Gather every line of the records that contains the word "pixel", matching its case exactly.
— start AVAILABLE DATA —
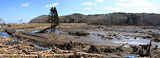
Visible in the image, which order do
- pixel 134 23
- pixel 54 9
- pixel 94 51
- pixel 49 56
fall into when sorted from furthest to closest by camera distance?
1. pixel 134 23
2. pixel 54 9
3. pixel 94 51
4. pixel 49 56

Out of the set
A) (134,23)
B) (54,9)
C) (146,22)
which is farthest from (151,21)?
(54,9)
— end AVAILABLE DATA —
— start AVAILABLE DATA —
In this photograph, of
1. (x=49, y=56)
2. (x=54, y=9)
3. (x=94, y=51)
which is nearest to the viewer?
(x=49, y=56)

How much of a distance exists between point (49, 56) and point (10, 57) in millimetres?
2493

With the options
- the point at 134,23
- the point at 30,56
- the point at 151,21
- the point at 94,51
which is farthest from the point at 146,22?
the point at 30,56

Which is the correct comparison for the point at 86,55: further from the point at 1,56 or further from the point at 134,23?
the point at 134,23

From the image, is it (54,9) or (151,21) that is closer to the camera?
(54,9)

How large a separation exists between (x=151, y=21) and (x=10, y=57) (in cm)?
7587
— end AVAILABLE DATA —
* TASK RESULT:
- pixel 134 23
- pixel 54 9
- pixel 94 51
- pixel 49 56
1. pixel 134 23
2. pixel 54 9
3. pixel 94 51
4. pixel 49 56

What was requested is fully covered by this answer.